Vietnam has put on hold its controversial $56 billion high speed rail pipe dream that wold have transported passengers, but not cargo, between its two largest cities.  The country has higher priorities than getting people from Hanoi to Saigon faster by train.

Trains move cargo efficiently, but in Vietnam they are grossly underutilized.  Alhough government data show a 60% increase in cargo by train since 1995, that compares to a 627% increase by truck, 785% by ship and 522% by air.

Surely that’s partly because the Vietnam has a rudimentary railroad system — just a single track between Hanoi and Ho Chi Minh City, for example.  That’s why manufacturers and supplies are accustomed to using other options; since 1995, railway market share dropped from 3% to less than 1%.

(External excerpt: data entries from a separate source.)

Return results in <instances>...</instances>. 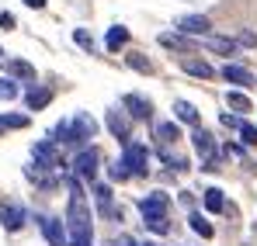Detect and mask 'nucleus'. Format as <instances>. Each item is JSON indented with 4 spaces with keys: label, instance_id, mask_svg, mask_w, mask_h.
<instances>
[{
    "label": "nucleus",
    "instance_id": "obj_1",
    "mask_svg": "<svg viewBox=\"0 0 257 246\" xmlns=\"http://www.w3.org/2000/svg\"><path fill=\"white\" fill-rule=\"evenodd\" d=\"M167 208H171V198H167L164 191L146 194V198L139 201V215H143L146 229H153V232H167V229H171V225H167Z\"/></svg>",
    "mask_w": 257,
    "mask_h": 246
},
{
    "label": "nucleus",
    "instance_id": "obj_2",
    "mask_svg": "<svg viewBox=\"0 0 257 246\" xmlns=\"http://www.w3.org/2000/svg\"><path fill=\"white\" fill-rule=\"evenodd\" d=\"M97 166H101V153L94 149V146H84L77 156H73V177H80V180H94L97 177Z\"/></svg>",
    "mask_w": 257,
    "mask_h": 246
},
{
    "label": "nucleus",
    "instance_id": "obj_3",
    "mask_svg": "<svg viewBox=\"0 0 257 246\" xmlns=\"http://www.w3.org/2000/svg\"><path fill=\"white\" fill-rule=\"evenodd\" d=\"M191 146H195V153L202 156V166L212 170L215 160H219V149H215L212 132H209V128H195V132H191Z\"/></svg>",
    "mask_w": 257,
    "mask_h": 246
},
{
    "label": "nucleus",
    "instance_id": "obj_4",
    "mask_svg": "<svg viewBox=\"0 0 257 246\" xmlns=\"http://www.w3.org/2000/svg\"><path fill=\"white\" fill-rule=\"evenodd\" d=\"M122 163L132 177H146V163H150V149L139 146V142H128L125 153H122Z\"/></svg>",
    "mask_w": 257,
    "mask_h": 246
},
{
    "label": "nucleus",
    "instance_id": "obj_5",
    "mask_svg": "<svg viewBox=\"0 0 257 246\" xmlns=\"http://www.w3.org/2000/svg\"><path fill=\"white\" fill-rule=\"evenodd\" d=\"M128 118H132V115H128V111H122V108H108V115H104L108 132H111L122 146H128V142H132V139H128V135H132V132H128Z\"/></svg>",
    "mask_w": 257,
    "mask_h": 246
},
{
    "label": "nucleus",
    "instance_id": "obj_6",
    "mask_svg": "<svg viewBox=\"0 0 257 246\" xmlns=\"http://www.w3.org/2000/svg\"><path fill=\"white\" fill-rule=\"evenodd\" d=\"M39 225H42L49 246H70V232L63 229V222H59V218H52V215H39Z\"/></svg>",
    "mask_w": 257,
    "mask_h": 246
},
{
    "label": "nucleus",
    "instance_id": "obj_7",
    "mask_svg": "<svg viewBox=\"0 0 257 246\" xmlns=\"http://www.w3.org/2000/svg\"><path fill=\"white\" fill-rule=\"evenodd\" d=\"M25 218H28V215H25L21 205H14V201H4V205H0V225H4L7 232H18V229L25 225Z\"/></svg>",
    "mask_w": 257,
    "mask_h": 246
},
{
    "label": "nucleus",
    "instance_id": "obj_8",
    "mask_svg": "<svg viewBox=\"0 0 257 246\" xmlns=\"http://www.w3.org/2000/svg\"><path fill=\"white\" fill-rule=\"evenodd\" d=\"M90 191H94L97 211H101L104 218H122V211H118V208H115V201H111V187H108V184H94Z\"/></svg>",
    "mask_w": 257,
    "mask_h": 246
},
{
    "label": "nucleus",
    "instance_id": "obj_9",
    "mask_svg": "<svg viewBox=\"0 0 257 246\" xmlns=\"http://www.w3.org/2000/svg\"><path fill=\"white\" fill-rule=\"evenodd\" d=\"M174 28H177L181 35H205V32L212 28V21H209L205 14H188V18H181Z\"/></svg>",
    "mask_w": 257,
    "mask_h": 246
},
{
    "label": "nucleus",
    "instance_id": "obj_10",
    "mask_svg": "<svg viewBox=\"0 0 257 246\" xmlns=\"http://www.w3.org/2000/svg\"><path fill=\"white\" fill-rule=\"evenodd\" d=\"M222 80H229L233 87H254V73L247 70V66H236V63H226L222 66Z\"/></svg>",
    "mask_w": 257,
    "mask_h": 246
},
{
    "label": "nucleus",
    "instance_id": "obj_11",
    "mask_svg": "<svg viewBox=\"0 0 257 246\" xmlns=\"http://www.w3.org/2000/svg\"><path fill=\"white\" fill-rule=\"evenodd\" d=\"M32 156H35V163H39V166H59V153H56L52 139L35 142V146H32Z\"/></svg>",
    "mask_w": 257,
    "mask_h": 246
},
{
    "label": "nucleus",
    "instance_id": "obj_12",
    "mask_svg": "<svg viewBox=\"0 0 257 246\" xmlns=\"http://www.w3.org/2000/svg\"><path fill=\"white\" fill-rule=\"evenodd\" d=\"M181 70L188 73V77H198V80H212L215 70L205 63V59H195V56H188V59H181Z\"/></svg>",
    "mask_w": 257,
    "mask_h": 246
},
{
    "label": "nucleus",
    "instance_id": "obj_13",
    "mask_svg": "<svg viewBox=\"0 0 257 246\" xmlns=\"http://www.w3.org/2000/svg\"><path fill=\"white\" fill-rule=\"evenodd\" d=\"M66 225H90V208L84 205V198H70V208H66Z\"/></svg>",
    "mask_w": 257,
    "mask_h": 246
},
{
    "label": "nucleus",
    "instance_id": "obj_14",
    "mask_svg": "<svg viewBox=\"0 0 257 246\" xmlns=\"http://www.w3.org/2000/svg\"><path fill=\"white\" fill-rule=\"evenodd\" d=\"M73 132H77V139H73V142H77V146H84V142H90V135L97 132V122L84 111V115H77V118H73Z\"/></svg>",
    "mask_w": 257,
    "mask_h": 246
},
{
    "label": "nucleus",
    "instance_id": "obj_15",
    "mask_svg": "<svg viewBox=\"0 0 257 246\" xmlns=\"http://www.w3.org/2000/svg\"><path fill=\"white\" fill-rule=\"evenodd\" d=\"M122 104L128 108V115H132V118H150V115H153V104H150L143 94H125V101H122Z\"/></svg>",
    "mask_w": 257,
    "mask_h": 246
},
{
    "label": "nucleus",
    "instance_id": "obj_16",
    "mask_svg": "<svg viewBox=\"0 0 257 246\" xmlns=\"http://www.w3.org/2000/svg\"><path fill=\"white\" fill-rule=\"evenodd\" d=\"M157 42L164 45V49H174V52H191L195 45L188 42V35H181V32H160Z\"/></svg>",
    "mask_w": 257,
    "mask_h": 246
},
{
    "label": "nucleus",
    "instance_id": "obj_17",
    "mask_svg": "<svg viewBox=\"0 0 257 246\" xmlns=\"http://www.w3.org/2000/svg\"><path fill=\"white\" fill-rule=\"evenodd\" d=\"M7 77L35 83V66H32V63H25V59H7Z\"/></svg>",
    "mask_w": 257,
    "mask_h": 246
},
{
    "label": "nucleus",
    "instance_id": "obj_18",
    "mask_svg": "<svg viewBox=\"0 0 257 246\" xmlns=\"http://www.w3.org/2000/svg\"><path fill=\"white\" fill-rule=\"evenodd\" d=\"M205 45H209L212 52H219V56H226V59H229V56H236V49H240V42H236V39H226V35H212Z\"/></svg>",
    "mask_w": 257,
    "mask_h": 246
},
{
    "label": "nucleus",
    "instance_id": "obj_19",
    "mask_svg": "<svg viewBox=\"0 0 257 246\" xmlns=\"http://www.w3.org/2000/svg\"><path fill=\"white\" fill-rule=\"evenodd\" d=\"M49 101H52V90H49V87H35V83H32V90H28L25 104H28L32 111H42V108L49 104Z\"/></svg>",
    "mask_w": 257,
    "mask_h": 246
},
{
    "label": "nucleus",
    "instance_id": "obj_20",
    "mask_svg": "<svg viewBox=\"0 0 257 246\" xmlns=\"http://www.w3.org/2000/svg\"><path fill=\"white\" fill-rule=\"evenodd\" d=\"M125 42H128V28H125V25H111V28H108V35H104L108 52H118Z\"/></svg>",
    "mask_w": 257,
    "mask_h": 246
},
{
    "label": "nucleus",
    "instance_id": "obj_21",
    "mask_svg": "<svg viewBox=\"0 0 257 246\" xmlns=\"http://www.w3.org/2000/svg\"><path fill=\"white\" fill-rule=\"evenodd\" d=\"M66 232H70V246H94L90 225H66Z\"/></svg>",
    "mask_w": 257,
    "mask_h": 246
},
{
    "label": "nucleus",
    "instance_id": "obj_22",
    "mask_svg": "<svg viewBox=\"0 0 257 246\" xmlns=\"http://www.w3.org/2000/svg\"><path fill=\"white\" fill-rule=\"evenodd\" d=\"M202 201H205V208H209L212 215L226 208V198H222V191H219V187H205V191H202Z\"/></svg>",
    "mask_w": 257,
    "mask_h": 246
},
{
    "label": "nucleus",
    "instance_id": "obj_23",
    "mask_svg": "<svg viewBox=\"0 0 257 246\" xmlns=\"http://www.w3.org/2000/svg\"><path fill=\"white\" fill-rule=\"evenodd\" d=\"M226 104L233 108V115H247L254 104H250V97L247 94H240V90H229V97H226Z\"/></svg>",
    "mask_w": 257,
    "mask_h": 246
},
{
    "label": "nucleus",
    "instance_id": "obj_24",
    "mask_svg": "<svg viewBox=\"0 0 257 246\" xmlns=\"http://www.w3.org/2000/svg\"><path fill=\"white\" fill-rule=\"evenodd\" d=\"M177 135H181V128H177L174 122H160V125H157V142H160V146L177 142Z\"/></svg>",
    "mask_w": 257,
    "mask_h": 246
},
{
    "label": "nucleus",
    "instance_id": "obj_25",
    "mask_svg": "<svg viewBox=\"0 0 257 246\" xmlns=\"http://www.w3.org/2000/svg\"><path fill=\"white\" fill-rule=\"evenodd\" d=\"M174 115H177L181 122H188V125H198V111H195V104H188V101H174Z\"/></svg>",
    "mask_w": 257,
    "mask_h": 246
},
{
    "label": "nucleus",
    "instance_id": "obj_26",
    "mask_svg": "<svg viewBox=\"0 0 257 246\" xmlns=\"http://www.w3.org/2000/svg\"><path fill=\"white\" fill-rule=\"evenodd\" d=\"M77 132H73V122H59L52 128V142H73Z\"/></svg>",
    "mask_w": 257,
    "mask_h": 246
},
{
    "label": "nucleus",
    "instance_id": "obj_27",
    "mask_svg": "<svg viewBox=\"0 0 257 246\" xmlns=\"http://www.w3.org/2000/svg\"><path fill=\"white\" fill-rule=\"evenodd\" d=\"M188 225H191V229H195L202 239H212V225H209L202 215H188Z\"/></svg>",
    "mask_w": 257,
    "mask_h": 246
},
{
    "label": "nucleus",
    "instance_id": "obj_28",
    "mask_svg": "<svg viewBox=\"0 0 257 246\" xmlns=\"http://www.w3.org/2000/svg\"><path fill=\"white\" fill-rule=\"evenodd\" d=\"M125 59H128V66H132L136 73H153V63H150L146 56H139V52H128Z\"/></svg>",
    "mask_w": 257,
    "mask_h": 246
},
{
    "label": "nucleus",
    "instance_id": "obj_29",
    "mask_svg": "<svg viewBox=\"0 0 257 246\" xmlns=\"http://www.w3.org/2000/svg\"><path fill=\"white\" fill-rule=\"evenodd\" d=\"M18 97V80L14 77H4L0 80V101H14Z\"/></svg>",
    "mask_w": 257,
    "mask_h": 246
},
{
    "label": "nucleus",
    "instance_id": "obj_30",
    "mask_svg": "<svg viewBox=\"0 0 257 246\" xmlns=\"http://www.w3.org/2000/svg\"><path fill=\"white\" fill-rule=\"evenodd\" d=\"M73 42H77V45H80V49H87V52H90V49H94V35H90V32H87V28H77V32H73Z\"/></svg>",
    "mask_w": 257,
    "mask_h": 246
},
{
    "label": "nucleus",
    "instance_id": "obj_31",
    "mask_svg": "<svg viewBox=\"0 0 257 246\" xmlns=\"http://www.w3.org/2000/svg\"><path fill=\"white\" fill-rule=\"evenodd\" d=\"M240 139H243V146H257V128L254 125H243L240 128Z\"/></svg>",
    "mask_w": 257,
    "mask_h": 246
},
{
    "label": "nucleus",
    "instance_id": "obj_32",
    "mask_svg": "<svg viewBox=\"0 0 257 246\" xmlns=\"http://www.w3.org/2000/svg\"><path fill=\"white\" fill-rule=\"evenodd\" d=\"M108 173H111L115 180H125V177H132V173L125 170V163H122V160H118V163H111V166H108Z\"/></svg>",
    "mask_w": 257,
    "mask_h": 246
},
{
    "label": "nucleus",
    "instance_id": "obj_33",
    "mask_svg": "<svg viewBox=\"0 0 257 246\" xmlns=\"http://www.w3.org/2000/svg\"><path fill=\"white\" fill-rule=\"evenodd\" d=\"M222 125H226V128H243L240 115H233V111H222Z\"/></svg>",
    "mask_w": 257,
    "mask_h": 246
},
{
    "label": "nucleus",
    "instance_id": "obj_34",
    "mask_svg": "<svg viewBox=\"0 0 257 246\" xmlns=\"http://www.w3.org/2000/svg\"><path fill=\"white\" fill-rule=\"evenodd\" d=\"M236 42L247 45V49H257V35H254V32H240V39H236Z\"/></svg>",
    "mask_w": 257,
    "mask_h": 246
},
{
    "label": "nucleus",
    "instance_id": "obj_35",
    "mask_svg": "<svg viewBox=\"0 0 257 246\" xmlns=\"http://www.w3.org/2000/svg\"><path fill=\"white\" fill-rule=\"evenodd\" d=\"M14 25H18V21H14V14H11V11H4V14H0V28H4V32H11Z\"/></svg>",
    "mask_w": 257,
    "mask_h": 246
},
{
    "label": "nucleus",
    "instance_id": "obj_36",
    "mask_svg": "<svg viewBox=\"0 0 257 246\" xmlns=\"http://www.w3.org/2000/svg\"><path fill=\"white\" fill-rule=\"evenodd\" d=\"M118 246H139V243H136L132 236H122V239H118Z\"/></svg>",
    "mask_w": 257,
    "mask_h": 246
},
{
    "label": "nucleus",
    "instance_id": "obj_37",
    "mask_svg": "<svg viewBox=\"0 0 257 246\" xmlns=\"http://www.w3.org/2000/svg\"><path fill=\"white\" fill-rule=\"evenodd\" d=\"M25 4H28V7H35V11H42V7H45V0H25Z\"/></svg>",
    "mask_w": 257,
    "mask_h": 246
}]
</instances>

The World Bank says rail is the most economical means of transporting goods between 300 and 3,000 miles whereas trucking is preferred for shorter distances and air or sea for longer distances.

Transportation infrastructure is essential to Vietnam’s economic future.  Cargo currently moves at about 30 miles an hour on Vietnam’s rails.  Doubling or tripling that cargo speed will boost the economy.

Investors should be encouraged seeing Vietnam sort out its priorities.  People can travel by airplane.